Michael's Wiki

In one sense a large purpose of Exploratory data analysis, or descriptive data mining, is to reduce dimensionality of high-dimensional data into more easily visualized single or pairs of variables. This includes feature selection and machine learning.

Data Visualization is a critical component of exploratory analysis, helping the analyst to produce and check initial assumptions.

Outlier Detection

An outlier is basically a data point which was somehow measured in error. It is important to identify whether the data point belongs or not.

Visualization can help finding outliers. Outliers may not be apparent in lower-dimension plots, but then show up in higher-dimension plots.

Domain knowledge and constraints may also help.

The model itself may also help. e.g. in regression, large error data points may be outliers.

In general, for large data sets you can probably assume that outliers remain in the data that won't all be found and removed.

Analyzing Single Variables

Summary Statistics

These statistics may be misleading and over-simplifications, but they are important to check in order to do sanity-checking on data.

  • Mean
  • Mode
  • Variance
  • Skew
  • Range
  • Median
  • Quantiles
  • The number of unique values

Analyzing Pairs of Variables

In exploratory analysis, we frequently want to learn if one variable is potentially useful at predicting another.

Linear correlation

Linear correlation and covariance are measures of linear dependence of variables.

Covariance is a measure of how they vary together.

  • $\sigma_{ij}$ = covariance between $x_i$ and $x_j$
    • = $E_{p(x_i,x_j)}[(x_i - \mu_i)(x_j - mu_j)]$
  • $\Sigma$ is the covariance matrix. It is symmetric: $\Sigma_{ij} = \Sigma_{ji}$

Linear Correlation is a scaled covariance that varies between +/-1.
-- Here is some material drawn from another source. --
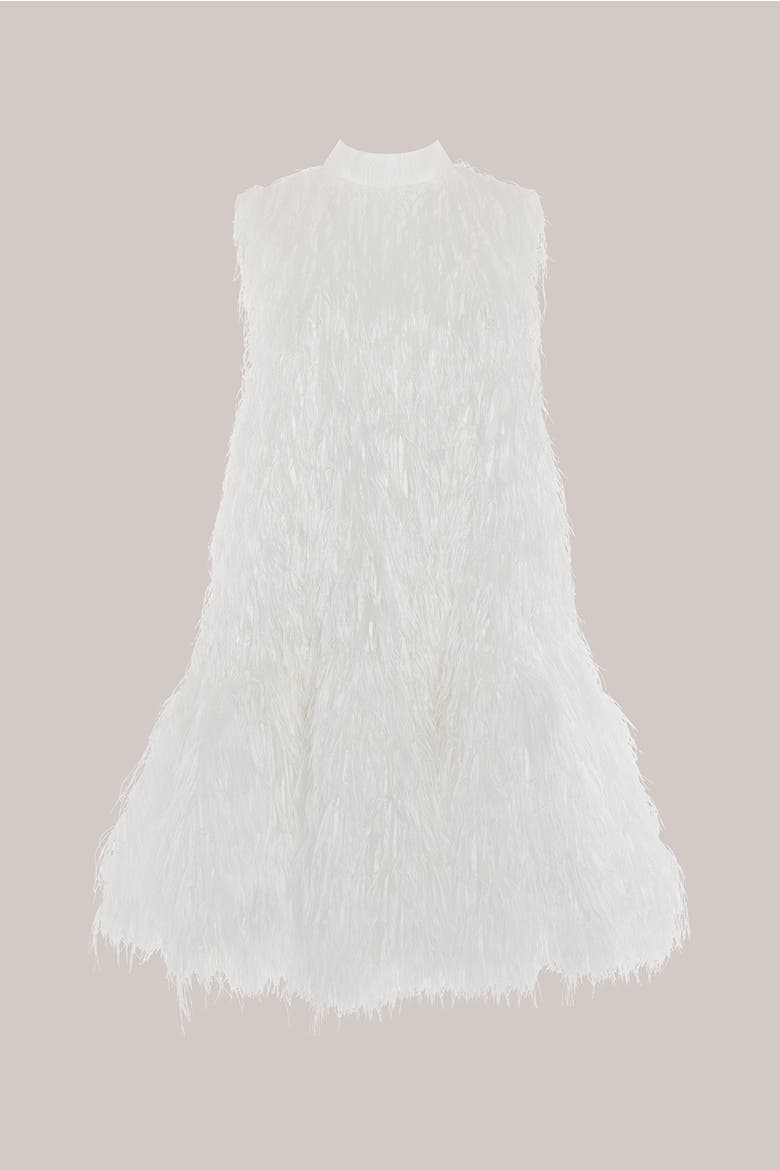 Odette Faux Feather Bridal Dress, Alternate, color, Ivory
  • $\rho_{ij} = \frac{cov(i,j)}{\sigma_i \sigma_j}$

In high-dimensional data or with small number of observations, there is a high probability that entirely independent variables will appear dependent. This can be simulated easily to provide a control set of correlations to compare to the real-world data.

Lack of linear dependence doesn't imply lack of non-linear relationships.

Analyzing Higher Dimensions


Use unsupervised learning methods such as K-Means or hierarchical clustering to look for underlying structure in the data.

Visualize the clustering results via dendrograms.